[TEXTE FOURNI]:

********************

Avantages et inconvénients des plateformes de contenu

Appelons un chat un chat : par “plateformes”, je fais référence en réalité à des plateformes fermées, des sous-ensembles du web qui ne sont pas accessibles librement et où tout le monde (utilisateurs et annonceurs) doit se plier aux règles de l’éditeur. Certains s’offusquent de la balkanisation du web, à juste titre (Le web est mort, vive le web) ; d’autres mettent en avant la puissance de frappe de ces plateformes et leur capacité à démultiplier la visibilité des contenus, à juste titre également. Le débat n’est pas simple, car il y a plusieurs éléments à prendre en compte, notamment de solides arguments en faveur des plateformes :

  • une excellente expérience de lecture (bien supérieure à ce que peuvent proposer des sites web saturés de bannières et contenus additionnels) ;
  • une distribution très puissante (les messages sponsorisés sur Facebook permettent de rapidement toucher une large audience) ;
  • une monétisation simplifiée (Snapchat et Facebook proposent un système de partage des revenus publicitaires).

********************

[DONNÉES FOURNIES]:
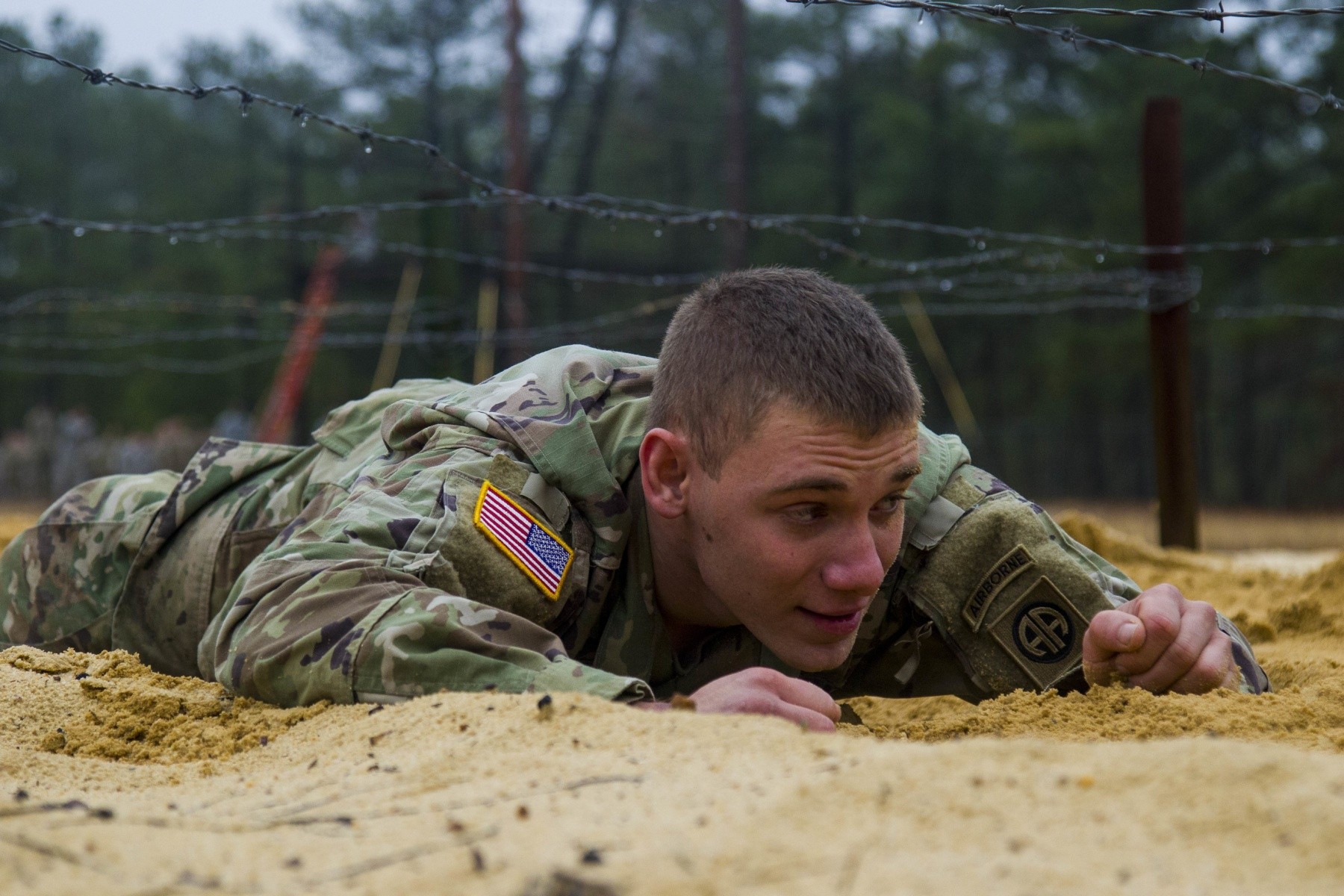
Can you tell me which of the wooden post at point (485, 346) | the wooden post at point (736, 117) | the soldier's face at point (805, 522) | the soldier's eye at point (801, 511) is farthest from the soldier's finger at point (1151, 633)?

********************

[CONSIGNES]:
**A)** D'après le texte sur les plateformes de contenu, quelles plateformes proposent un système de partage des revenus publicitaires ?
**B)** Rédigez la suite du texte sur les plateformes de contenu, à partir de là où il s'arrête.
Les lignes forment un ensemble à part, sans lien avec le texte.

[RÉPONSES]:
**A)** Snapchat et Facebook.

**B)**
Les plateformes de contenu, en revanche, présentent un certain nombre d’inconvénients :

  • Les contributeurs sont terriblement dépendants de l’éditeur de la plateforme et de ses CGU (certains tentent néanmoins de clarifier les choses et de proposer des contrats équitables à l’image de Dailymotion ou YouTube) ;
  • La concentration des contenus pousse les contributeurs à utiliser des titres et des photos toujours plus sensationnels pour sortir du lot (BuzzFeed est ainsi le spécialiste du racolage numérique) ;
  • Les contenus publiés ne sont pas exportables, ils sont liés à la plateforme (les vidéos publiées sur YouTube et republiées sur Facebook sont pénalisées vis-à-vis des vidéos natives).

Au final, après plus de 12 ans de blog, je serais incapable de vous dire quelle est la meilleure solution entre publier sois-même ou passer par une plateforme (surtout avec la nouvelle version de Medium). Il y a en revanche un signe qui ne trompe pas : l’engouement des internautes. Flipboard revendique ainsi 80 M d’utilisateurs, essayez d’extrapoler ça au milliard d’utilisateurs journaliers de Facebook pour bien appréhender le potentiel des Instant Articles.

C’est pour éviter de se faire distancer que Twitter a présenté cette semaine ses Moments : une forme d’éditorialisation de l’actualité (Twitter Debuts Moments). En l’état, cette nouvelle fonctionnalité ne permet “que” de lire des tweets et de consulter des photos / vidéos, mais je suis prêt à parier que l’on pourra bientôt lire directement l’article dans Twitter (sans passer par une “web view”).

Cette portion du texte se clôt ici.